**Source excerpt:**

• • • • • • •

HESLO H125 / AS350B3e N755AE Fatal Accident Positioning with an Unloaded Long Line
On 29 July 2020, Airbus Helicopters H125 / AS350B3e N755AE of St Louis Helicopter was destroyed, and the two occupants killed, in an accident near Pioche, Nevada.
According to the US National Transportation Safety Board (NTSB) safety investigation report (issued 16 March 2023) the helicopter had landed on a mountain ridge (at an elevation of c 6,741 ft AMSL) during a survey prior to Helicopter External Sling Load Operations (HESLO) schedule for that day to move equipment to a mobile phone cell tower site. The accident flight was to be a c3 minute flight down from the ridge to a fuel truck to refuel (the fuel truck had been unable to drive any closer to the work site). On board were the pilot (owner of the company and who had 12,500 hours of total flight time) and a passenger.
A witness reported that…a cable that was laid out on the ground in front of the helicopter. The pilot stated to him that the cable was 70 feet long. The witness left the pilot and passenger at the helicopter and drove away; shortly thereafter, he received a phone call about smoke in the vicinity and learned that the helicopter had crashed.
The helicopter came to rest on its right side in heavily wooded terrain c 630 m from the fuel truck..
The aircraft was equipped with a Crash Resistant Fuel System (CRFS). This suffered some impact damage, but there was no evidence of any fuel loss.
Examination…revealed that the long line was entangled with the tail rotor, which had separated from the helicopter.

• • • • • • •

**Given material:**
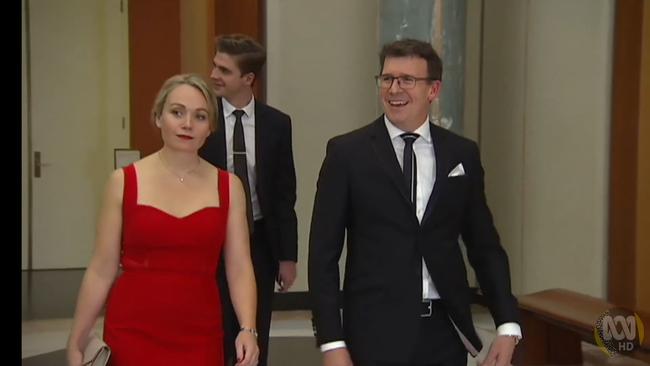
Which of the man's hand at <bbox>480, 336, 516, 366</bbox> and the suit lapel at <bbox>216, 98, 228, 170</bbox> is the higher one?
the suit lapel at <bbox>216, 98, 228, 170</bbox>

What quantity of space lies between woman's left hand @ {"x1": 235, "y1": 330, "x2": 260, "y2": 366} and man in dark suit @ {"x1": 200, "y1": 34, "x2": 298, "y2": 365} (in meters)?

• • • • • • •

**Required tasks:**
1. Please translate this sentence from the helicopter accident text into Spanish: "The aircraft was equipped with a Crash Resistant Fuel System (CRFS)."
2. Proceed with the helicopter accident text, picking up right after its final sentence.

**Task-by-task outputs:**
1. La aeronave estaba equipada con un Sistema de Combustible Resistente a Impactos (CRFS).

2.
One tail rotor blade remained attached to the tail rotor; the other blade was not located. The tail boom was broken off and partially attached at the lower aft bulkhead by control cables.
The tail cone/vertical fin assembly was found about 365 ft from the main wreckage and exhibited evidence of cable abrasion.
The engine data recorder…indicated that the engine was placed in flight, then reduced to idle near the end of the recording. During this sequence, the main rotor speed decayed below that necessary to maintain lift.
Examination of the flight controls and engine, as well as review of recorded engine data, revealed no evidence of mechanical anomalies that would have precluded normal operation.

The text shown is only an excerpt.